>> start Exercise materials
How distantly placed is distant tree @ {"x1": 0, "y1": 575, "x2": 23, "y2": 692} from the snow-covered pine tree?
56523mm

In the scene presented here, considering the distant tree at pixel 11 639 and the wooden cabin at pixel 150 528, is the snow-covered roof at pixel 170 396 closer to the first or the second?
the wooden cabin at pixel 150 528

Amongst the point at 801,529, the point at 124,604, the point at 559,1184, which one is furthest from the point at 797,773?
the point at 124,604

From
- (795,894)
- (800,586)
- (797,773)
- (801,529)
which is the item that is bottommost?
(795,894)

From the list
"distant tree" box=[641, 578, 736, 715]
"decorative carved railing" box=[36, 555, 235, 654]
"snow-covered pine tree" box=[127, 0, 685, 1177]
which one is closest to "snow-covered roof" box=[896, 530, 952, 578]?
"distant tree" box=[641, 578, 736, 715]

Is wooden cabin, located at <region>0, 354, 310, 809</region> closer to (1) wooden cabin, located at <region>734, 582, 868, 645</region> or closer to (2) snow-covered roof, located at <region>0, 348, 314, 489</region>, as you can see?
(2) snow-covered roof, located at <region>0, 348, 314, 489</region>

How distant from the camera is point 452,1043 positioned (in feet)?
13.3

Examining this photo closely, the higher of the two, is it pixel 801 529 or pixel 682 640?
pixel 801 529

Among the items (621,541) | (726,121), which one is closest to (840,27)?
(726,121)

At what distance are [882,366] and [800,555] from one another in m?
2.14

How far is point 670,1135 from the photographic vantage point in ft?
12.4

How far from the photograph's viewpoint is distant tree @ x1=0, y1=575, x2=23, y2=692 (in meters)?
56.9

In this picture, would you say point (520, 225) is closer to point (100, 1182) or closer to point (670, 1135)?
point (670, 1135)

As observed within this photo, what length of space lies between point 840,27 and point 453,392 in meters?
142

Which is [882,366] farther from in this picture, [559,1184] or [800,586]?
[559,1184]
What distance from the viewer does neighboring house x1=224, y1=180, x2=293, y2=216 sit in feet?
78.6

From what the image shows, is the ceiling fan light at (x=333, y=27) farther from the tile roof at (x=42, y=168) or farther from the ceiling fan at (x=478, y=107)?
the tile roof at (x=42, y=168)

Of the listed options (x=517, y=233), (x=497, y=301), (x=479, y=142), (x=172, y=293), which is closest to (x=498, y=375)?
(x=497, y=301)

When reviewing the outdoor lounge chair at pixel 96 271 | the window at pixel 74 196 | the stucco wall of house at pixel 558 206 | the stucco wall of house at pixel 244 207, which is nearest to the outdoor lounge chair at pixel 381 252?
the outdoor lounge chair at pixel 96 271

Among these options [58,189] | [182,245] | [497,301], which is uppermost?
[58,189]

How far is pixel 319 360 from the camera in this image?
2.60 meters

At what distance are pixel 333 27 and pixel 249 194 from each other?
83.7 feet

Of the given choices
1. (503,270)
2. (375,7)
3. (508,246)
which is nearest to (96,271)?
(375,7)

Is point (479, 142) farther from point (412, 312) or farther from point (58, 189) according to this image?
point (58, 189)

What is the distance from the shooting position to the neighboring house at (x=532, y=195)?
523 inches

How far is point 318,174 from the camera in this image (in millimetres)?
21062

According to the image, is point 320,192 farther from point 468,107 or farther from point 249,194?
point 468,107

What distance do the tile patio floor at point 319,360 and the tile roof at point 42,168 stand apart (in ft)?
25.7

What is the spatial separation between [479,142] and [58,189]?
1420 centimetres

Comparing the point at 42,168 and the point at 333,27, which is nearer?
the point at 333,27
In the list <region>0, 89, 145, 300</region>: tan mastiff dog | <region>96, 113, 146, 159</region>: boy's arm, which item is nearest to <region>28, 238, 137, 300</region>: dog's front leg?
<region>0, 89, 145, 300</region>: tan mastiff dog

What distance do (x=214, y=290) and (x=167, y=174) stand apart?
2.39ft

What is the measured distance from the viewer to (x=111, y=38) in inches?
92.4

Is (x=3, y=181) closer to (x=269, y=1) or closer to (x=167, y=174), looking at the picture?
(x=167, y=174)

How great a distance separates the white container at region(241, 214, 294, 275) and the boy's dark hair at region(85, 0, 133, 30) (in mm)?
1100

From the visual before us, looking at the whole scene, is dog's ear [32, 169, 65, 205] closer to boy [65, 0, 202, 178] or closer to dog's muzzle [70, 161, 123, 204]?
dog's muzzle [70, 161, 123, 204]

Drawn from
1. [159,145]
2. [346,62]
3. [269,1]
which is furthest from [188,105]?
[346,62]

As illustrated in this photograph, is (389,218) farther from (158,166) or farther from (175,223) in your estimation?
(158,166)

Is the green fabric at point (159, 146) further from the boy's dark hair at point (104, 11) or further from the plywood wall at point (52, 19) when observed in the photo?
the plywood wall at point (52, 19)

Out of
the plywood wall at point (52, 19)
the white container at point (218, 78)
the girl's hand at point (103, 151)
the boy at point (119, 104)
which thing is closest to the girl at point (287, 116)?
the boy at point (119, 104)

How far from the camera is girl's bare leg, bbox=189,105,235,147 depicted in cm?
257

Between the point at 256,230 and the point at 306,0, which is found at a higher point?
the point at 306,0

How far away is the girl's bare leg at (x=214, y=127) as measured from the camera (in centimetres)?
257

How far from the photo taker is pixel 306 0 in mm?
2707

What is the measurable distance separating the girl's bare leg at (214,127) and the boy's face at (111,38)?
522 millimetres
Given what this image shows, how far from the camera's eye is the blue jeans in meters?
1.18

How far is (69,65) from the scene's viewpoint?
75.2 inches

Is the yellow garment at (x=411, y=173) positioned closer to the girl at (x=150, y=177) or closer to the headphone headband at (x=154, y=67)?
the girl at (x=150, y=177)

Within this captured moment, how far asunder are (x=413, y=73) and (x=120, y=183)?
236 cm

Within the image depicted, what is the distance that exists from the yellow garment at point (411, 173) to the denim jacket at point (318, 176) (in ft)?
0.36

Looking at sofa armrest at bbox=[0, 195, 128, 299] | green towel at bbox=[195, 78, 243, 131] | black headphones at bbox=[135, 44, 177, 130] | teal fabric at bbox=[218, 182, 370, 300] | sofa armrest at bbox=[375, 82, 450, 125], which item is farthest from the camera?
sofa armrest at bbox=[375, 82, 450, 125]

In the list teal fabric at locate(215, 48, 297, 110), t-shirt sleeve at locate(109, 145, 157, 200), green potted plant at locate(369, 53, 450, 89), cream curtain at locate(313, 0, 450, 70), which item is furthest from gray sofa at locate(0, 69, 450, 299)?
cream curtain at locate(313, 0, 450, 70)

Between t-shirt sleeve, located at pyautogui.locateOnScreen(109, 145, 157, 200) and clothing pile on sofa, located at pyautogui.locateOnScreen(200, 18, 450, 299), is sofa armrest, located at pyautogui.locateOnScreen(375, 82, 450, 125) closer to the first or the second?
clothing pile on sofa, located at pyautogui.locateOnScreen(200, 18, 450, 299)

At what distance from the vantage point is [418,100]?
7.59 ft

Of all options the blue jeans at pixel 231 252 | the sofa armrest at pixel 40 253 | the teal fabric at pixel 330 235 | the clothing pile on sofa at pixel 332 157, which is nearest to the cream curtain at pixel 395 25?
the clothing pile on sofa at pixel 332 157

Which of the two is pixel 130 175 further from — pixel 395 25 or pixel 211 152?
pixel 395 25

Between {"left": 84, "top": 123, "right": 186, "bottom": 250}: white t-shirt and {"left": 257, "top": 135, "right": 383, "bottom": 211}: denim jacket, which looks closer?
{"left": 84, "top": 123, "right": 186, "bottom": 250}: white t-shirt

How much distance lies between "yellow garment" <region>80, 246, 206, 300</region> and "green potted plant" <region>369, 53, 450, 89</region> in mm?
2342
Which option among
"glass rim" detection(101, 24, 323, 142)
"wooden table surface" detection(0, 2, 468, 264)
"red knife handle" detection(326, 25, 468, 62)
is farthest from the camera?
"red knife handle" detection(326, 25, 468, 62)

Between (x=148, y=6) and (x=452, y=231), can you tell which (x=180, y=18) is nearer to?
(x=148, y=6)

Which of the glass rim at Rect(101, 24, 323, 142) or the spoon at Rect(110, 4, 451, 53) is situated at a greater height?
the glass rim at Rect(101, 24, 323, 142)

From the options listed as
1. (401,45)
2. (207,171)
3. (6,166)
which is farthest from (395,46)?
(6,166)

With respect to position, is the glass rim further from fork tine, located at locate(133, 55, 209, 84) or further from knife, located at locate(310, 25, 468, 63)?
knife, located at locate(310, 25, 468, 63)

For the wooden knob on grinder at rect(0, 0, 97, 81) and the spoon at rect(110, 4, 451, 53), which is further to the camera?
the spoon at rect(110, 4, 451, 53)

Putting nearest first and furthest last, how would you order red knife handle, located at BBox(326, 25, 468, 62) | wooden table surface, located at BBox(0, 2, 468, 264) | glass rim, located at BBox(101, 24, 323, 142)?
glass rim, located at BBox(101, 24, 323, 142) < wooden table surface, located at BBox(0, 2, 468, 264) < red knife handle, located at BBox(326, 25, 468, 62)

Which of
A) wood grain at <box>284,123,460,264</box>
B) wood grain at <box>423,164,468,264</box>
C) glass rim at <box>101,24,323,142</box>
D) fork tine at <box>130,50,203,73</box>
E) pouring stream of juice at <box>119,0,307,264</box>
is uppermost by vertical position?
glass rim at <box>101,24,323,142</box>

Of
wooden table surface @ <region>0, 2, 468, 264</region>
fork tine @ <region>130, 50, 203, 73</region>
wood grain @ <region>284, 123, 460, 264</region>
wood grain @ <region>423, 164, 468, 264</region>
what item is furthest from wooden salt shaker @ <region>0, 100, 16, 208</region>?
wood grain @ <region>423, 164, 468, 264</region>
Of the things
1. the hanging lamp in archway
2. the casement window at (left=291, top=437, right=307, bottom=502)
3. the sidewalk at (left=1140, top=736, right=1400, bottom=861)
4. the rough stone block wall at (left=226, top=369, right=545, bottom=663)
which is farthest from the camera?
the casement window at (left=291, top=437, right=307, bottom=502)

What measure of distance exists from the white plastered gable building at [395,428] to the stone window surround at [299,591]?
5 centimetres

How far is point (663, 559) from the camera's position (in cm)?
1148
>> end Exercise materials
The task =>
Repeat, without change, each line of the data above from the one that contains "Of the things" through the final line, counting both.

Output =>
Of the things
1. the hanging lamp in archway
2. the casement window at (left=291, top=437, right=307, bottom=502)
3. the sidewalk at (left=1140, top=736, right=1400, bottom=861)
4. the rough stone block wall at (left=226, top=369, right=545, bottom=663)
which is farthest from the camera?
the casement window at (left=291, top=437, right=307, bottom=502)

What measure of distance exists from the white plastered gable building at [395,428] to the stone window surround at [299,591]?
5 centimetres

How far is point (663, 559) from the camera's position (in cm)?
1148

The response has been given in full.